High rises in Williamsburg.

Alex Proimos

High rises in Williamsburg.

Facing a rebellion by community boards across the city against zoning proposals that are crucial to the administration’s affordable housing plan, Mayor de Blasio’s housing chief last week argued that—contrary to conventional wisdom—gentrification does not displace low-income New Yorkers.

“Most of the more recent and more rigorous studies of gentrification find that, actually, poor residents and poor households—especially renters—do not move out of gentrifying neighborhoods at unusually high rates,” Commissioner of Housing Preservation and Development Vicki Been said in a speech at the New York Law School.

Noting that low-income families typically have a high rate of housing instability even without gentrification, Been added: “Most of the research show that renters move away no more often and in many cases less often in gentrifying than in less gentrifying neighborhoods.”

Been based that claim on at least five articles published over the past 11 years.

The first, a 2004 paper by Lance Freeman and Frank Braconi, looked at gentrification in New York City from 1991 to 1999, focusing on Chelsea, Harlem, the Lower East Side, Morningside Heights, Fort Greene, park Slope and Williamsburg. Each of those neighborhoods had a higher proportion of white people, higher average rents, higher average incomes and higher educational attainment at the end of the study period. Compared to other neighborhoods of the city, however, low-income people in those gentrifying areas were 19 percent less likely to move. In 2005, Freeman wrote about the topic again, using national data. This time, he didn’t find lower mobility in gentrifying areas: Instead, he found a modest increase in displacement in those neighborhoods, but it wasn’t any higher for poor people.

A 2010 paper by Ingrid Gould Ellen and Katherine M. O’Regan, two researchers at the Furman Center, which Been led at the time, produced perhaps the most sanguine results:

… [T]he picture our analyses paint of gentrification is one in which original residents are much less harmed than is typically assumed. They do not appear to be displaced in the course of change; they experience modest gains in income during the process, and they are more satisfied with this neighborhoods in the wake of the change.

That paper, which used Census data and examined neighborhood changes in the 1990s, also found no evidence that neighborhoods that experienced a gain in income relative to the metro area as a whole saw an increase in the percentage of residents who were white. “Of course, each of these findings is based on averages; some individual neighborhoods naturally followed a different course,” the researchers noted.

Indeed, these empirical studies clash directly with what seems to the naked eye to be true in some of those very neighborhoods Freeman and Braconi examined 11 years ago. How is it those communities have changed so visibly if the evidence suggests the process at play there does not typically uproot poor people?

In his 2005 work, Freeman makes an important point: What was significant in the data he studied was not so much who was or wasn’t being driven out of gentrifying neighborhoods but who was coming in: people more likely to be white and with higher incomes than the original residents. Other research indicates that, as one might expect, poor people are less able to move into gentrifying areas than other neighborhoods.
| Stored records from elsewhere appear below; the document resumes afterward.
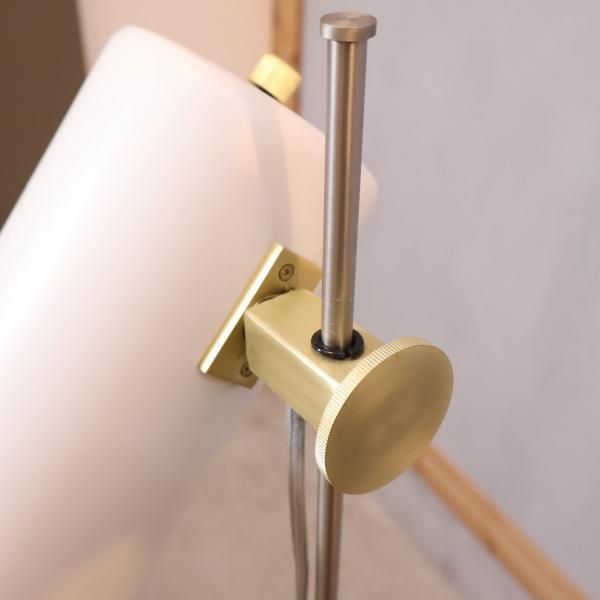 DI CLASSE(ディクラッセ)のBinario floor lamp(ビナーリオ DI CLASSE(ディクラッセ)のBinario floor lamp(ビナーリオ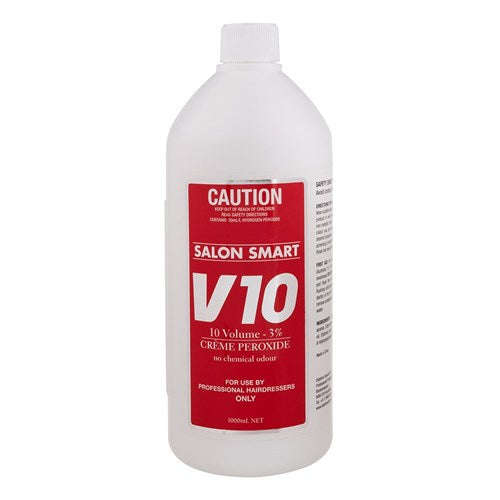 Salon Smart 10 Volume Peroxide 1l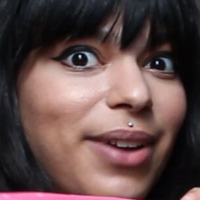 Lady Toro Desnuda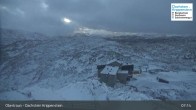 Archiv Foto Webcam Krippenstein (2109m) in Oberösterreich 06:00
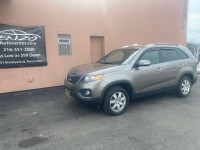 Image for 2011 Kia Sorento BASE ID: 7151244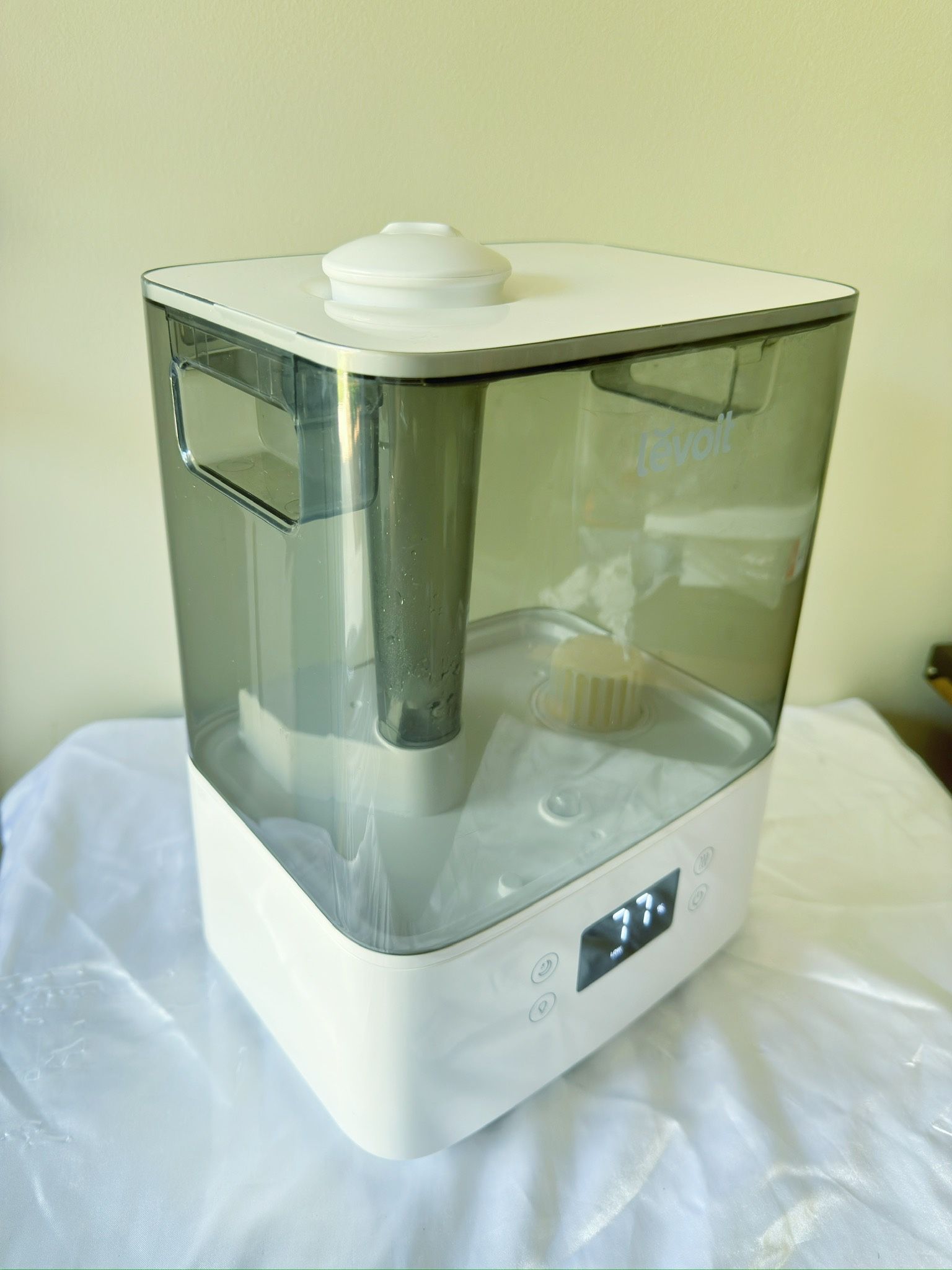 Levoit renowned brand ultrasonic intelligent humidifier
And a study of gentrification in England and Wales by Freeman, Adele Cassola and Tiacheng Cai that was published this year noted that low-income households have much higher turnover rates than other households.

Put it all together, and you’ve got this: Gentrification might not drive poor people out of neighborhoods, but gentrifying neighborhoods are where there’s a greater risk that when low-income households leave their apartments those spots will be taken up by wealthier people. In other words, the issue isn’t displacement of the poor, but replacement.

That’s important. Population movement isn’t the only thing that bothers people about gentrification. A change in the feel of the neighborhood is often at the heart of the anxiety that accompanies development: beloved businesses close, the culture of a neighborhood shifts. Ethnic succession has always been a fact of life in New York City’s neighborhoods but when the change happens suddenly it’s rarely welcome. Resistance to such a shift can, at times, be ugly—think of the bigotry that greeted black families moving into white neighborhoods in the 1960s—but the sentiment can also be perfectly understandable, especially when the change is seen as the result of deliberate city policy, not the city’s organic evolution.

What’s more, the impact of gentrification is about more than who comes, who leaves and who stays but what kind of life each group enjoys. Some of the research cited by HPD indicates that low-income people in gentrifying neighborhoods generally believe their quality of life has improved and see modest growth in their own incomes. But a low-income person who remains in a gentrifying neighborhood is likely to face higher rents and higher prices at the grocery store.

And what of those who leave? A 2015 study of gentrification in Philadelphia found that when more vulnerable residents depart gentrifying neighborhoods, “they are more likely to move to lower-income neighborhoods and neighborhoods with lower values on quality- of-life indicators.” Specifically, people with low credit scores “are more likely to move to neighborhoods closer to their origin neighborhoods and neighborhoods with lower income, worse economic conditions, higher crime rates, and lower-performing public schools.”